Беринг повиновался. Откинулся назад. Закрыл глаза. Дырки в сетчатке. Значит, все-таки дырки. Он чувствовал, как на лбу выступает пот.
Несколько минут слышалось только дыхание санитара да шум дождя. Потом Моррисон опять велел ему смотреть в линзы. На свет.
— Ну вот, — сказал он, и каждое слово Беринг ощутил как холодное дуновение на лбу. — Красные облачка. Отчетливые красные помутнения. Не двигайся. Сиди спокойно.
— Облачка? — сквозь зубы проговорил Беринг. Тяжесть головы, тяжесть мозга, глаз, скул прижимала подбородок к подставке и не давала разжать челюсти. — Какие облачка?
— Грибовидные. Грибовидные облачка, — сказал Моррисон. — Или медузы. Видел, как медуза парит в сумеречной морской пучине?
— Я никогда не был на море.
— Совершенно отчетливо. Прелесть какая. — В голосе Моррисона звучала радость первооткрывателя. — The smokestack phenomenon . Феномен дымовой трубы. Дымное облако... Никогда не был на море? Но японские кадры видел? Грибовидное облако Нагой? Медуза, облачный гриб. Сам выбирай, какое сравнение тебе нравится больше. Отеки твоей сетчатки, пятна в твоих глазах одинаково похожи на то и другое. Форма медузы или гриба — типичный признак.
— Признак чего? Что у меня с глазами? Какая это болезнь? — Беринг невольно выпрямился, а санитар уже не стал возвращать его в скрюченное положение, убрал линзы, встал и выключил лампу. Действие анестетика мало-помалу ослабевало, туманная пелена редела, но лицо Моррисона пока что виделось Берингу светлым овалом с темными пятнами рта и глаз.

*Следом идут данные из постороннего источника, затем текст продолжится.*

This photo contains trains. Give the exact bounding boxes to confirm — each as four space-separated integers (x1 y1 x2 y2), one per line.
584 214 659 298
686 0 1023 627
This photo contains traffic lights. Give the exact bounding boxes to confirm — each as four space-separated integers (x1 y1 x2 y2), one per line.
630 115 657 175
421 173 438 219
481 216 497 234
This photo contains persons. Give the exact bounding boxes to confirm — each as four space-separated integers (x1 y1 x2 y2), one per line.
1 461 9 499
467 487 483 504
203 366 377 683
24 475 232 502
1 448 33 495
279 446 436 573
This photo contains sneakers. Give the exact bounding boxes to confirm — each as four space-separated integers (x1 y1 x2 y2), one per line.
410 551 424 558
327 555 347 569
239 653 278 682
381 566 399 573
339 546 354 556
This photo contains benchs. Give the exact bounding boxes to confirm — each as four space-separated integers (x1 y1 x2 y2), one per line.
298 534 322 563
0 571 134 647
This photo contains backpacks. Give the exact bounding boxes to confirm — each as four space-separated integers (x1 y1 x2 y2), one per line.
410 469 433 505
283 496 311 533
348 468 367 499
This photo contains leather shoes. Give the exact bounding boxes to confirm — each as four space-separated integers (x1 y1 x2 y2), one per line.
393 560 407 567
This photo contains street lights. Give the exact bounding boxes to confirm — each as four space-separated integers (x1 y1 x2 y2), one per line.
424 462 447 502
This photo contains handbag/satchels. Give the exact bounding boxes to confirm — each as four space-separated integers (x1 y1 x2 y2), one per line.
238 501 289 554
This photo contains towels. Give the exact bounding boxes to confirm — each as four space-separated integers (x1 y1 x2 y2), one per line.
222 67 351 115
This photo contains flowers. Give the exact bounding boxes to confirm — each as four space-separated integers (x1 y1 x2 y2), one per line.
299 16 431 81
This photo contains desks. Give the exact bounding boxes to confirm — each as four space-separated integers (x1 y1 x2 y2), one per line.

— Хочешь знать, что у тебя за болезнь? — сказало расплывчатое лицо. — И спрашиваешь меня? А спрашивать-то надо себя, мой мальчик. На что глядит такой, как ты? Что нейдет у такого, как ты, из головы? Я видел подобные пятна в глазах у пехотинцев и снайперов, у людей, которые малость свихнулись в своих противотанковых рвах либо неделями лежали в засаде за вражескими позициями и перекрестье прицела мерещилось им уже и в бритвенном зеркальце, на собственной физиономии, понимаешь?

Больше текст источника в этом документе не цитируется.